A sore spot for most law enforcement officials, including the sheriff, who has openly opined as to the increased risk to public safety, he thinks this particular suspect is one whose actions indicate he should remain in jail.

On Friday, the sheriff reported that Costa, who could have been due in court sometime before 5 p.m., would now not be seen until probably next Tuesday due to the new charges. Asked if the offenses related to the existing ones on the books, DiBasilio replied, “I have no other info other than he will stay in custody pending new charges.”

Costa’s most recent arrest came out of incidents that occurred this past Tuesday night and early Wednesday after he was reported to be knocking on a homeowner’s door in San Andreas and refusing to leave. Responding deputies escorted him from the area but he returned within a few hours, initiating another disturbance. He was rearrested around 11:30 a.m. on California Street in San Andreas on the charges of stalking, trespassing, and probation violations.

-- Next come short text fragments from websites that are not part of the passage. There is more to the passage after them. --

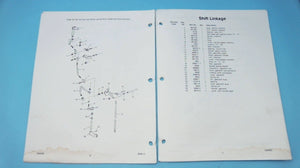 1989 Force 9.9 HP 92F9B 92X9B C92F9B 93F9B 93X9B Parts Catalog 9.9 HP - Used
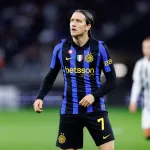 Zieliński podczas meczu z Juventusem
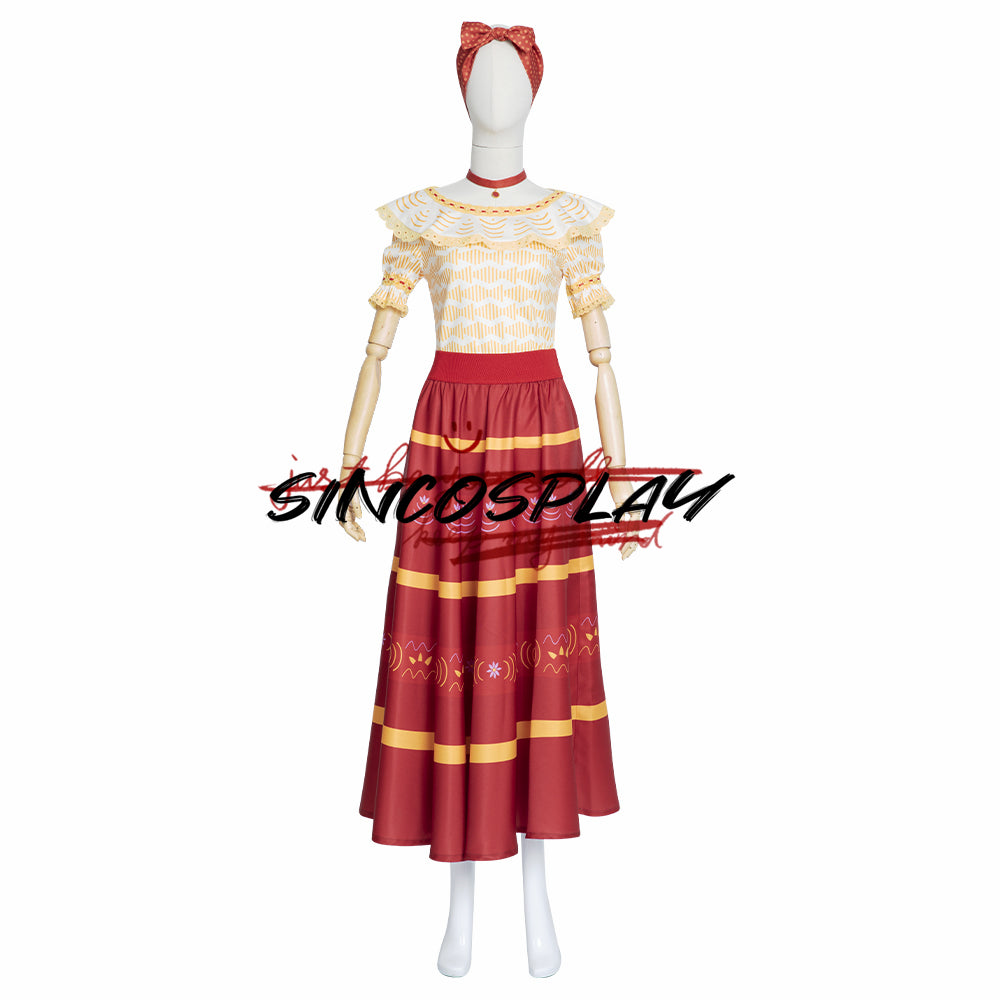 Encanto Dolores Madrigal Cosplay Costume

He was subsequently transported and booked into the Calaveras County Jail and this time the Sheriff’s Office requested a bail increase, which triggered the judge to issue a temporary no bail hold that allowed officials to hold him until his arraignment on Friday.

With the pending charges added, the sheriff reiterates that Costa will at least remain jailed until an arraignment possibly on Tuesday. Again, he says, it is up to the judge. In the meantime, his office and Angels Camp Police are now working in tandem with the District Attorney’s Office to address the collective cases that are continuing to build against Costa.

DiBasilio calls the Judicial Council’s emergency order not only detrimental to the justice system but a move than unnecessarily places both crime victims and witnesses into difficult and potentially dangerous situations. He says he is working with the other California sheriffs and the State Sheriff’s Association to address the issues they see arising.